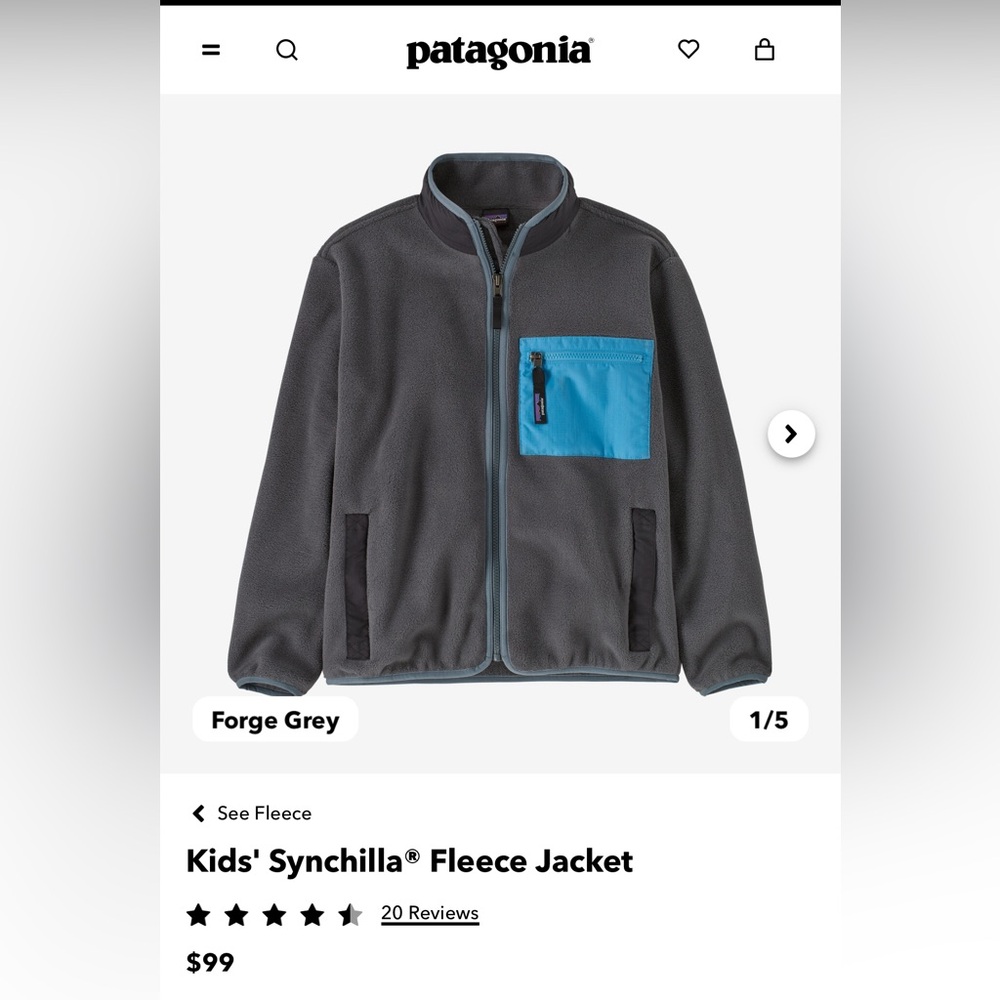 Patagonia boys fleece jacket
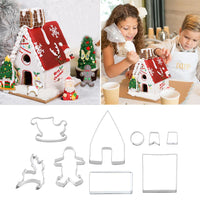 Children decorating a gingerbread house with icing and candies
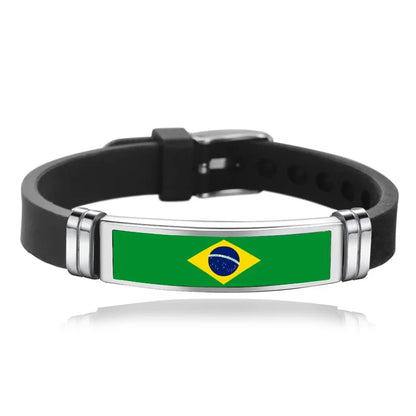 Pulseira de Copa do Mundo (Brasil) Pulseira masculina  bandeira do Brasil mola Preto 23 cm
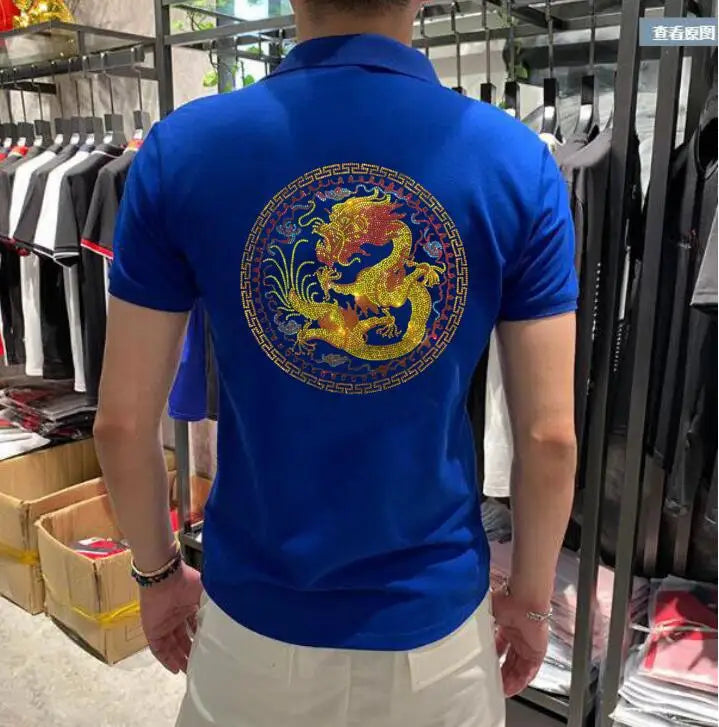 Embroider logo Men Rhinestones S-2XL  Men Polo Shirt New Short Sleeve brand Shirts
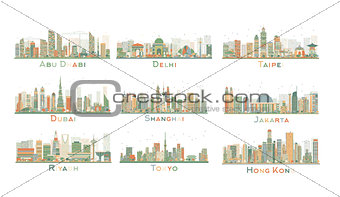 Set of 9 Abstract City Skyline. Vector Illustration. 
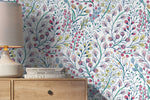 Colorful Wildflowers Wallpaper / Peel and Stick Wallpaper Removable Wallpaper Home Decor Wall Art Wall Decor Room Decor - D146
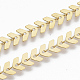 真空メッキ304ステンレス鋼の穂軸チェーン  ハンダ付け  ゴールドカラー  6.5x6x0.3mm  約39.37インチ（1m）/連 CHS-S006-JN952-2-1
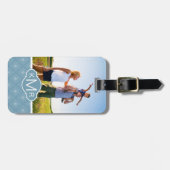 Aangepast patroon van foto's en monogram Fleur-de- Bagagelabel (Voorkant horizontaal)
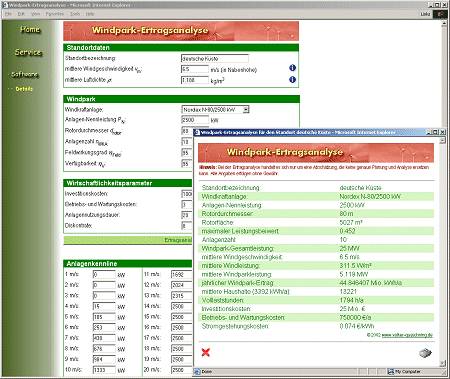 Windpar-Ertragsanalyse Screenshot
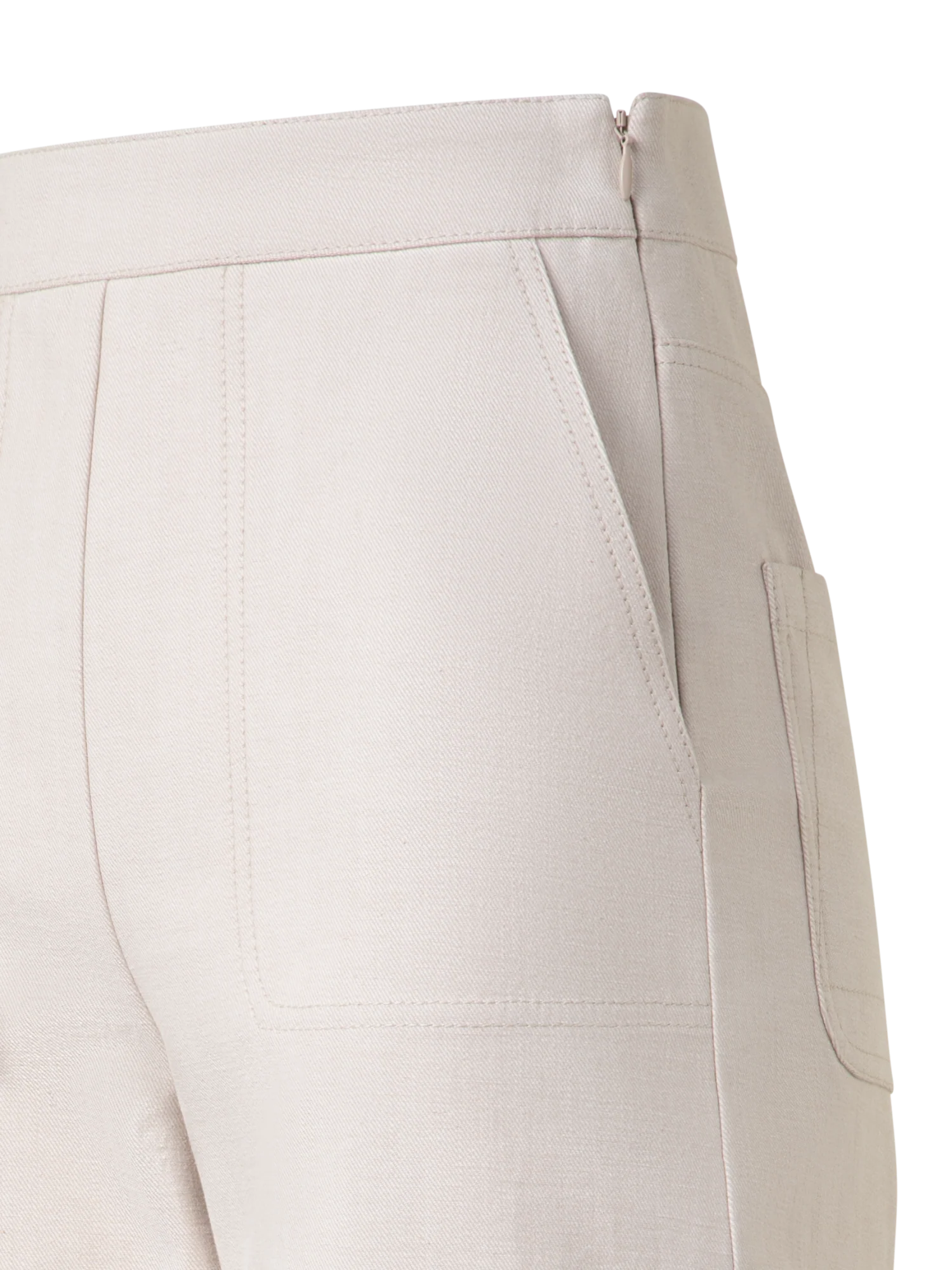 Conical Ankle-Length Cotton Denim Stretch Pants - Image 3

Problem details: The copy should run from the first line of the material above through the line with "Aangepast patroon van", repeated exactly and without pictures.

Finished task:
 Patagonia boys fleece jacket
 Children decorating a gingerbread house with icing and candies
 Pulseira de Copa do Mundo (Brasil) Pulseira masculina  bandeira do Brasil mola Preto 23 cm
 Embroider logo Men Rhinestones S-2XL  Men Polo Shirt New Short Sleeve brand Shirts
 Set of 9 Abstract City Skyline. Vector Illustration. 
 Colorful Wildflowers Wallpaper / Peel and Stick Wallpaper Removable Wallpaper Home Decor Wall Art Wall Decor Room Decor - D146
 真空メッキ304ステンレス鋼の穂軸チェーン  ハンダ付け  ゴールドカラー  6.5x6x0.3mm  約39.37インチ（1m）/連 CHS-S006-JN952-2-1
 Aangepast patroon van foto's en monogram Fleur-de- Bagagelabel (Voorkant horizontaal)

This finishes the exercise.